It was toward the end of Richard Kelly’s life when he
relinquished his position as head of household and took his place, next door,
in the home of his son-in-law. He had lost his wife, Louise, the year before the 1940 census revealed this change.
Though he was aging, the move wasn’t due to declining
abilities. After all, he still was employed by the Fort Wayne Police
Department, despite his reported age of sixty eight. It most likely was a mute
testimony to the loneliness following the loss of a lifelong spouse.
The move, though, helps us see some of the life details of
the next generation in this Kelly family. The census showed a household composed
of three additional people. George Horton, the forty two year old head of
household, being a Hoosier State native, had apparently taken as his bride
Richard Kelly’s only daughter, Helen, who by now was thirty four, herself.
Completing the family was thirteen year old daughter Joan.
The singular feature about this household unit was that the
youngest member of that family happened to be the only descendant of the entire
Kelly line proceeding from Richard’s father Timothy to take her place in that generation. As was her mother, she was
an only child—and as her mother was Timothy’s only grandchild, Joan became his
only great-grandchild.
There was more than initially meets the eye in this 1940
document, however.
Supplied instantly with the married name of Richard’s
daughter, thanks to the shared household documented in the 1940 census, I turned
next to FamilySearch.org to seek the Hortons’ marriage record. With much more
detail than I’d ever found in earlier marriage license applications for Kelly
family members, this scanned image provided a wealth of information, including
such non-essential but nice-to-have details as George’s middle name (Robert).
It also pointed out one other key detail: the couple
exchanged their wedding vows on April 21, 1937. With a thirteen year old
daughter in their 1940 household having a birth year pre-dating that event, it
brought up a question: whose daughter was Joan?
Apparently, George and Helen were each previously married.
Though the 1940 census indicated that Joan’s surname was Horton, it could have
meant either that she was George’s daughter and Helen’s step-daughter or that Joan was Helen’s daughter and George
subsequently chose to adopt her. (Of course, it could also have signaled us
that this was a careless census worker.)
Perhaps Richard Kelly did not have a granddaughter, after all.
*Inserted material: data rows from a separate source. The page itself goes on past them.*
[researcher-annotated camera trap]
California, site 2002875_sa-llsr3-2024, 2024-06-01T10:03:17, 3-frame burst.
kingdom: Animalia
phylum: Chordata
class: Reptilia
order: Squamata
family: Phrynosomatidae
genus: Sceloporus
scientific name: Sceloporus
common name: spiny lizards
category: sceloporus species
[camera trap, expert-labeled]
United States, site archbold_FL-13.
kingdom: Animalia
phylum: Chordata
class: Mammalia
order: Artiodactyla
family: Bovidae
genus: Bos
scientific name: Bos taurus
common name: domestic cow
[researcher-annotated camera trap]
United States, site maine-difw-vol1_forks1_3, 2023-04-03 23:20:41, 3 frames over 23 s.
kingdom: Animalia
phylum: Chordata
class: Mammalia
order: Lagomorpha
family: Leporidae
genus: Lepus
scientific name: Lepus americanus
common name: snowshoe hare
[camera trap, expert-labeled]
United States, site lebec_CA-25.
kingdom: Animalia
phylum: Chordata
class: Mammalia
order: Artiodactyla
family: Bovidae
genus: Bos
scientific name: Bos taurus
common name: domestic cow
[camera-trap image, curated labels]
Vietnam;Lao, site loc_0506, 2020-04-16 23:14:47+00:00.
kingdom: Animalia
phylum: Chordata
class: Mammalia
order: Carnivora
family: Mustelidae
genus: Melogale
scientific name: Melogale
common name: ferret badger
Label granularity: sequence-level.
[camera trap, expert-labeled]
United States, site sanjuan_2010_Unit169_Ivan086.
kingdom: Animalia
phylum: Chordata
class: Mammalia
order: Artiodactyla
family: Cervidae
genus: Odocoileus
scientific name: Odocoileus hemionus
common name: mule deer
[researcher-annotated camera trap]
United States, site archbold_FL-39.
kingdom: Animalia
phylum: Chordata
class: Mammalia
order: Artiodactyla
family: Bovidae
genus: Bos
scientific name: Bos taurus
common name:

It turns out the Horton wedding was not the only marriage
record tucked away in the FamilySearch.org files. Thanks to cross-referencing
with her parents’ names, it was easy to access Helen’s first marriage record,
too.
Eleven years prior to the Hortons’ wedding, Helen had been
the bride of one Herbert E. York. On May 29, 1926, the twenty four year old
roofer set up housekeeping with his bride, and by the 1930 census, the couple were
the proud parents of a daughter: Joan.
What occurred between that event and the couple’s divorce
soon after—it occurred in 1931—is impossible to tell. There is no one to ask;
if it weren’t for public documents, I wouldn’t even have known of these people’s
existence, much less their domestic difficulties. Though Joan’s father didn’t die until 1952, I haven’t been able to find any burial information for him in Fort Wayne. With the gaps
in historic newspaper collections hitting the very dates I’m seeking, it will
be a long wait until I can obtain his obituary.
Joan’s mother, however, apparently remained with George
Horton until his passing on September 17, 1972, in Wolcottville, Indiana.
She, dying in 1987, took her place alongside him at the Catholic Cemetery back in Fort Wayne.
Try as I might to find any further sign of their only
daughter, Joan, I did not succeed. Whether assuming her surname as Horton was
correct, or just a figment of a census-taker’s imagination, no matter how I manipulated
the variables, I couldn’t flush out any sign of what became her future.
Hopefully, that is a good sign—a sign that she married and eventually
gifted her grandparents and great-grandparents with at least one, if not more,
descendants.
There must be an obit from 1972 that lists relatives.
ReplyDeleteWe are just in the baby steps of starting an obit recovery program from the two Funeral Homes in town. We save all the newspaper obits from two newspapers and file them by year but only started that in 1990. Someday it will usable info:)
That sounds like a much-needed project!
DeleteOver the years, our local genealogical society has dedicated itself to recovering significant records of interest to researchers, compiling them into publications. Bit by bit, over those years, those are the types of projects that help make a difference.
It takes lots of perseverance, but the end result is so worth it. Best wishes on your obit recovery program!